Records →
════════════════

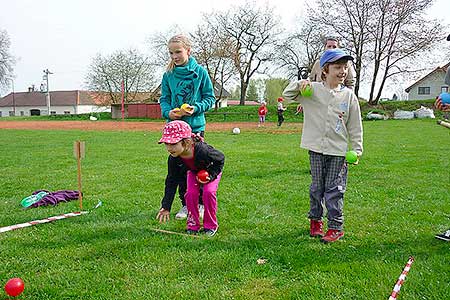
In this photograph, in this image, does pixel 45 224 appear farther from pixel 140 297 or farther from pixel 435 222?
pixel 435 222

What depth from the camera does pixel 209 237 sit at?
13.3 feet

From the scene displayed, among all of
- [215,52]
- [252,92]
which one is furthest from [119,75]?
[252,92]

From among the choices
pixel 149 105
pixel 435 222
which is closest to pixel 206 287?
pixel 435 222

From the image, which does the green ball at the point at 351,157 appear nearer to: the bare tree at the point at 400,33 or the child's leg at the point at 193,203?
the child's leg at the point at 193,203

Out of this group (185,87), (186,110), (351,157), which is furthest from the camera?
(185,87)

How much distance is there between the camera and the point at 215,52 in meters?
42.0

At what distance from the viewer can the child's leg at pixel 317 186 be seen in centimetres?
407

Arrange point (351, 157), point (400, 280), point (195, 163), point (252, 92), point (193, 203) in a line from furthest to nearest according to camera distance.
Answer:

════════════════

Please switch "camera" to "lens" wherever it appears in the records above, keep everything else the same, and leave the pictures out.

In this photograph, in this image, does pixel 45 224 appear farther from pixel 140 297 or farther from pixel 435 222?
pixel 435 222

What depth from the lens does pixel 209 237 sit at?
13.3 feet

From the scene displayed, among all of
- [215,52]
- [252,92]
which one is furthest from [119,75]?
[252,92]

From among the choices
pixel 149 105
pixel 435 222
which is closest to pixel 206 287?
pixel 435 222

From the image, which does the green ball at the point at 351,157 appear nearer to: the bare tree at the point at 400,33 or the child's leg at the point at 193,203?
the child's leg at the point at 193,203

Out of this group (185,87), (186,110), (351,157), which is furthest from the lens?
(185,87)

How much distance is there between the lens and the point at 215,52 in meters?
42.0

At what distance from the viewer can the child's leg at pixel 317 186 be seen in centimetres?
407

Arrange point (351, 157), point (400, 280), point (195, 163), point (252, 92), point (193, 203) in a line from furthest to nearest according to lens distance.
Answer:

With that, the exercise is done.